On higher education, he says that the “government-backed loans increased the financial burden on students, and it also corrupted higher education. They freed universities from the discipline of private markets and led them to admit students who had no business in university. If the ill-educated students couldn’t get jobs after graduation, too bad for them” (p. 189). Well said, indeed!
Again, Buckley explains with exemplary clarity a key principle of political economy:
Mancur Olson described minoritarian misbehavior as a collective action problem in The Rise and Decline of Nations. We’d all be better off if we could band together and prevent interest groups from wastefully directing public spending their way. But when the benefits of combining together are dispersed across all American citizens, it’s easy to free ride and do nothing. The interest group doesn’t have the same problem because its numbers are far fewer. A classic example is government protection of the sugar industry, where tariff barriers raise sugar prices 64 to 92 percent above the world average. (p. 132)
I venture to suggest that this provides excellent reason not to trust the federal government to administer the welfare state measures Buckley favors to aid the poor, but rather to reduce the size and scope of the government to the greatest extent possible.
One can only applaud when Buckley calls for a radical reduction of government regulations. “Could the commission cut back regulations by 70 percent as Trump proposed? Yes, and more so, if it corrects the biases of the deep state’s rulemaking and abandons the regulator’s conceit that every little error deserves to be corrected by a rule” (p. 199).

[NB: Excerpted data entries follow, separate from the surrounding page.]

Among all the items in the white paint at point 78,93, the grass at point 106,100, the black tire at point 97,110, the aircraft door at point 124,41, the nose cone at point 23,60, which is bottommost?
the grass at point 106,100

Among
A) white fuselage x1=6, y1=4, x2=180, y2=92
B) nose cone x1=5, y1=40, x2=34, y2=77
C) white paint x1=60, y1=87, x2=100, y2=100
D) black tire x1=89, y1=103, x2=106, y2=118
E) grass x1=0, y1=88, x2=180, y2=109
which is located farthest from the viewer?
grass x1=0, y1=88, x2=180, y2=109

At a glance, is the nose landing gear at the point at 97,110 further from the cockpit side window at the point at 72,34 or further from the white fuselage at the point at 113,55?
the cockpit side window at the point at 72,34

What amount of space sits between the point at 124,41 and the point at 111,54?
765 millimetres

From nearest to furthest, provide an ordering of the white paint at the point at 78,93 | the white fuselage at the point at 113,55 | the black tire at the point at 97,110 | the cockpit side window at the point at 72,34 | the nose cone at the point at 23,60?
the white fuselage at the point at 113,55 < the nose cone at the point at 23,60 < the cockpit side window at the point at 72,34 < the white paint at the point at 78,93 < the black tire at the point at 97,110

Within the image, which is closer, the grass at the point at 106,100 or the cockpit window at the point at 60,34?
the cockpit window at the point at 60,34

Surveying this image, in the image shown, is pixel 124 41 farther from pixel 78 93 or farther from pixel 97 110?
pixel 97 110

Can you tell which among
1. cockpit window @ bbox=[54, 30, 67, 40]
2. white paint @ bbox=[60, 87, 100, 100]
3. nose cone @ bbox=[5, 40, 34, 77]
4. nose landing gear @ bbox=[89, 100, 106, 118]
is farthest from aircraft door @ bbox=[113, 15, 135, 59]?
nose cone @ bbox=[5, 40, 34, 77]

Perhaps the best point in the book is Buckley’s mordant comment on the contemporary Left:
What especially annoyed Republicans was how Democrats tried to pass themselves off as the party of law and order. They told us there was nothing to see when cities burned and stores were looted, and when Antifa injured 140 federal officers in Portland, the blamed the cops…. For Democrats, the police were the villains and the thugs were social justice heroes, which explains the degradation and crime we’re now seeing in Democrat-run cities, the homeless encampments and the looting, dangerous driving, and carjackings. (p. 23)
The fundamental difference between Buckley’s position and that of consistent supporters of the free market emerges most clearly in this passage:
I’ll concede, the progressive conservative tells the libertarian, that you have some great thinkers on your side. However, they don’t supply me with the kind of answers I’m looking for. If I want to know what percentage of the federal budget to spend on welfare, the Robert Nozick of Anarchy, State, and Utopia will say zero. If I asked Ludwig von Mises what kind of tariffs to erect, he’d say get rid of all of them. If I asked Milton Friedman what to do about infrastructure, he’d say “privatize, privatize, privatize.” They’re wonderful savants, but I have a different set of teachers and a Republican Party of Lincoln, Teddy Roosevelt, and Eisenhower, not of philosophes. (pp. 173–74)
Though I would choose differently from Buckley, I would agree with him entirely that Eisenhower was no philosophe.